An equivalent behaviour on a modified 6809 would be if changing the Direct Page register also changed D, X, Y, U and S - i.e. changing DP changes all but PC and condition code registers in the 6809.

Juggling software interrupts and realtime tasks

Posted Dec 21, 2022 16:54 UTC (Wed) by excors (subscriber, #95769) [Link]

> Interrupt priority levels aren't supported in x86??

I'm not an expert but after reading a bit, I think it's roughly:

They are supported by the hardware, but Linux doesn't make much use of them.

On x86-64, there is TPR (task-priority register; writeable) and PPR (processor-priority register; read-only; basically the max of TPR and the currently-active interrupt's priority). An interrupt's 8-bit vector number is used as its priority. The top 4 bits are the priority class. The CPU will only handle an interrupt with a priority class higher than PPR. That means an interrupt can only be preempted by one of higher priority than itself, and TPR can be used to mask all interrupts up to a given priority (e.g. a kernel critical section can disable most interrupts, but still allow preemption by the highest-priority ones to meet certain real-time requirements).

As far as I can tell, x86-64 made TPR more easily accessible (through the CR8 register) but the basic functionality is the same as any x86 since Pentium (specifically ones with APIC).

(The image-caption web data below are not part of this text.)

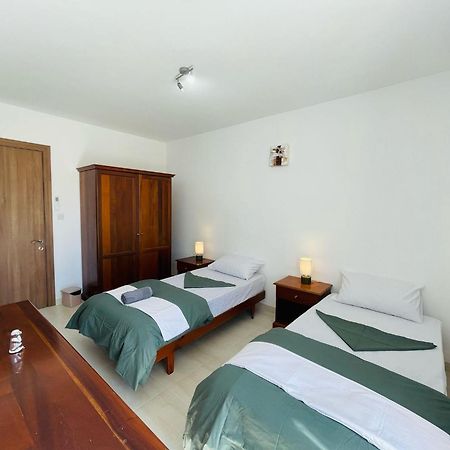 Coral Cove Comfort Room 2 St. Paul's Bay Exterior photo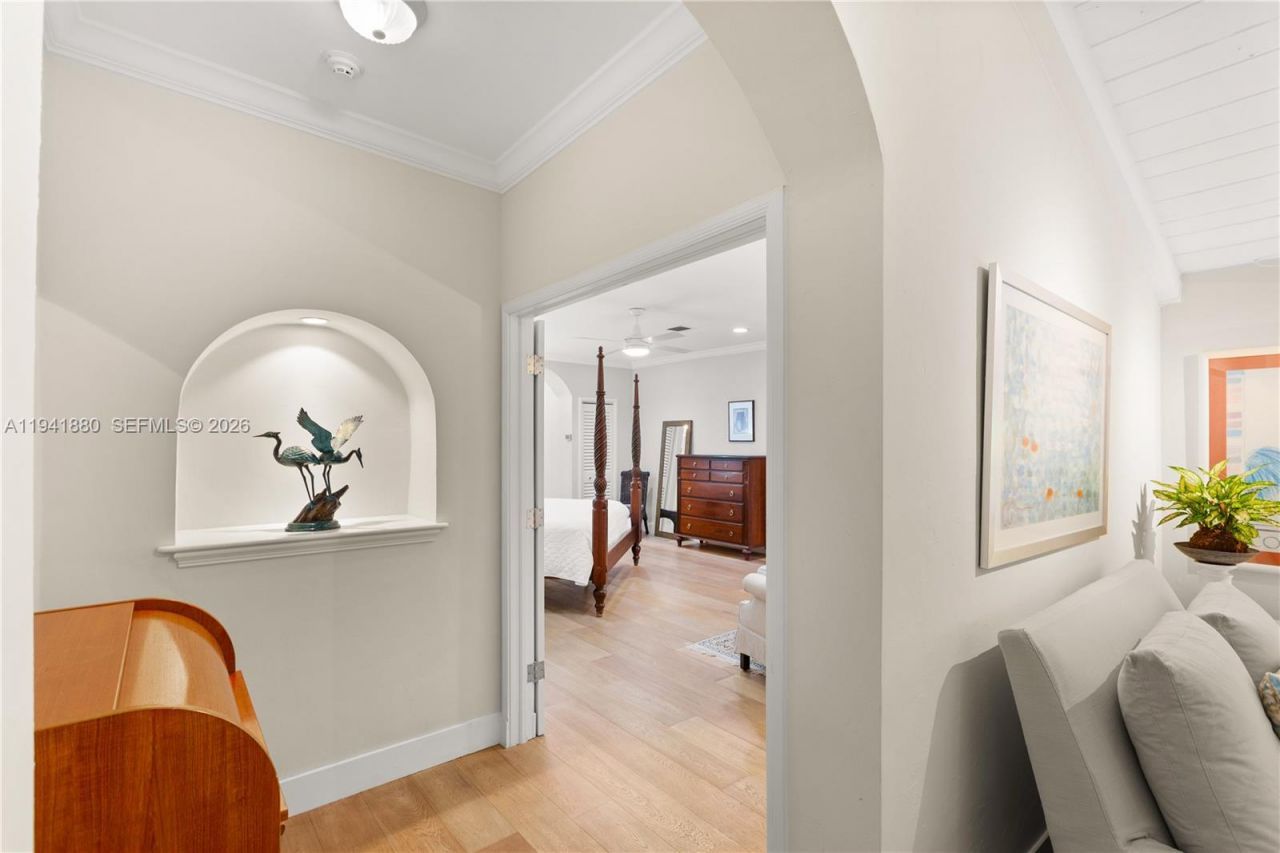 1901 Country Club Prado, Coral Gables, FL 33134 Photo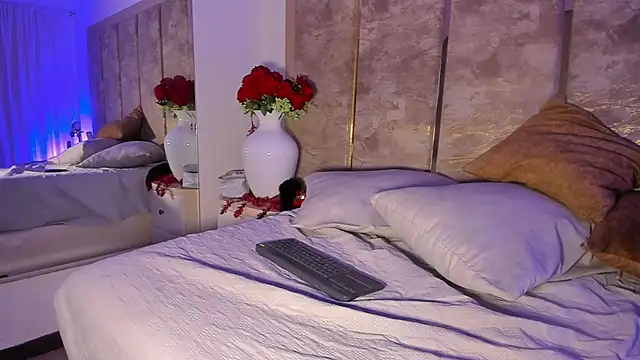 LizzyAndDominic's cam snapshot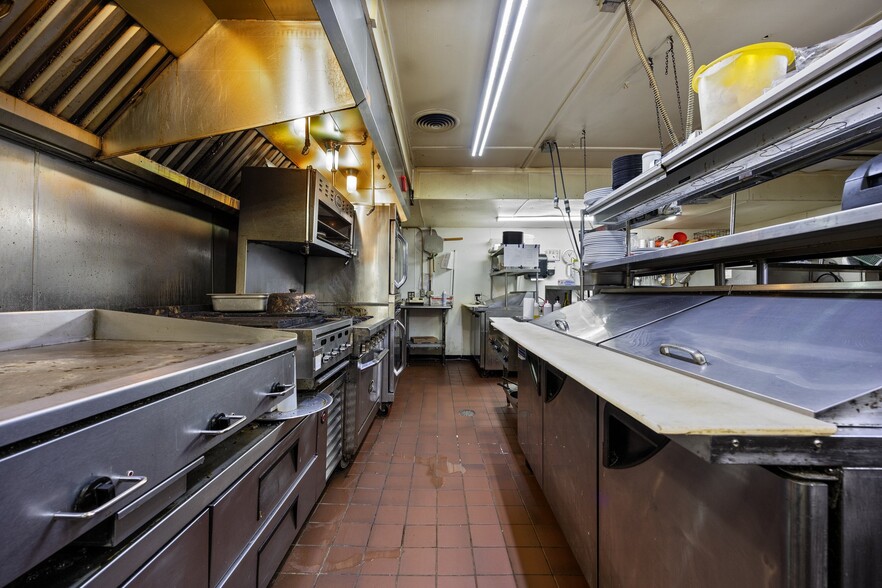 More Photos Of , Beaver Island General Retail For Sale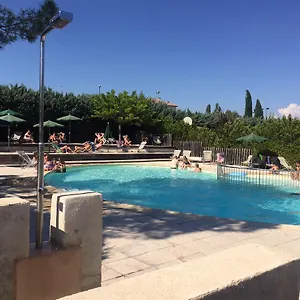 Camping Les Routes De Provence Camping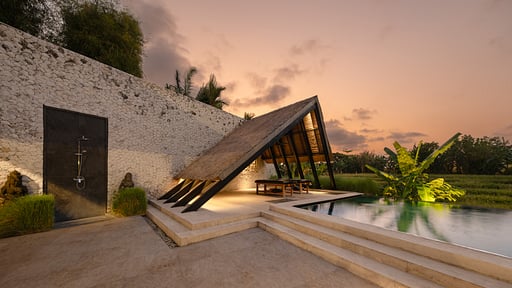 Villa Kubu Dewi Sri Kolam renang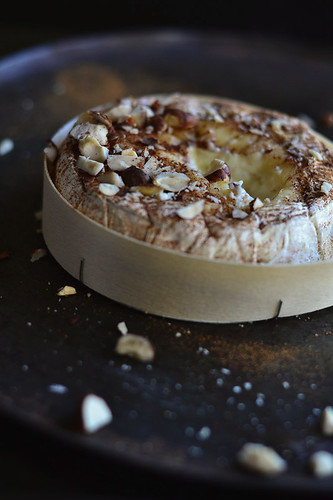 Camembert with Cinamon and Nuts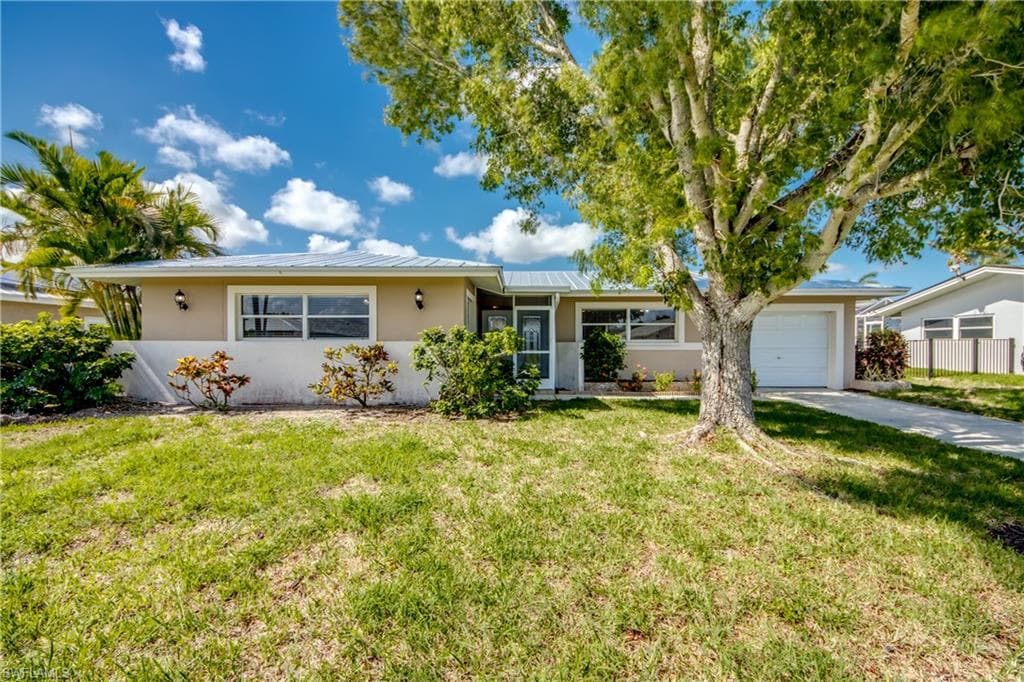 138 SW 53rd ST CAPE CORAL, FL 33914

When an interrupt occurs, the CPU will push EIP/EFLAGS/etc to the stack and clear the IF flag (to disable all interrupts) before running the handler. The handler obviously needs to preserve any other registers on the stack before clobbering them. The handler may do some work and then choose to set IF, to allow itself to be preempted by a higher-priority interrupt. Or it may choose not to. It sounds like Linux used to support nested interrupts but removed it in 2010, because of the complexity of preventing stack overflows: https://lwn.net/Articles/380931/ . (...except the posts in that article make it sound like interrupts on the same vector can nest, and I thought PPR would prevent that? I'm probably confused about something.)

For comparison, I think ARMv7-A/ARMv8-A are similar to x86, except the CPU does not push anything onto the stack - it just copies PC and status register (CPSR/PSTATE) into some special registers. The handler must preserve those on the stack before allowing preemption.

ARMv6/7/8-M are different: they don't disable interrupts before running the handler, so all handlers are preemptible by default. The CPU pushes several registers onto the stack on exception entry, and it can even be preempted in the middle of that entry sequence. That allows lower-latency handling of high-priority interrupts.

Juggling software interrupts and realtime tasks

Posted Dec 9, 2022 1:09 UTC (Fri) by opalmirror (subscriber, #23465) [Link]

Takes me back. My first post-college job in the late 1980s was helping port V7 UNIX (designed to run on a 68000 board with a segment MMU) to a 68010 (with support for restarting instructions on bus errors - so that sbrk() and brk() could be handled automatically and gracefully without special coordination with the C compiler). We ended up having some complex scheduling and input needs so we ported in bits of BSD into it including a bespoke implementation of select(), the full BSD socket API and network stack. I suppose we should have just tried porting BSD in the first place. It was lots of fun though. Not any hard real-time tasks for that project, but it controlled devices that were hard real-time in hardware.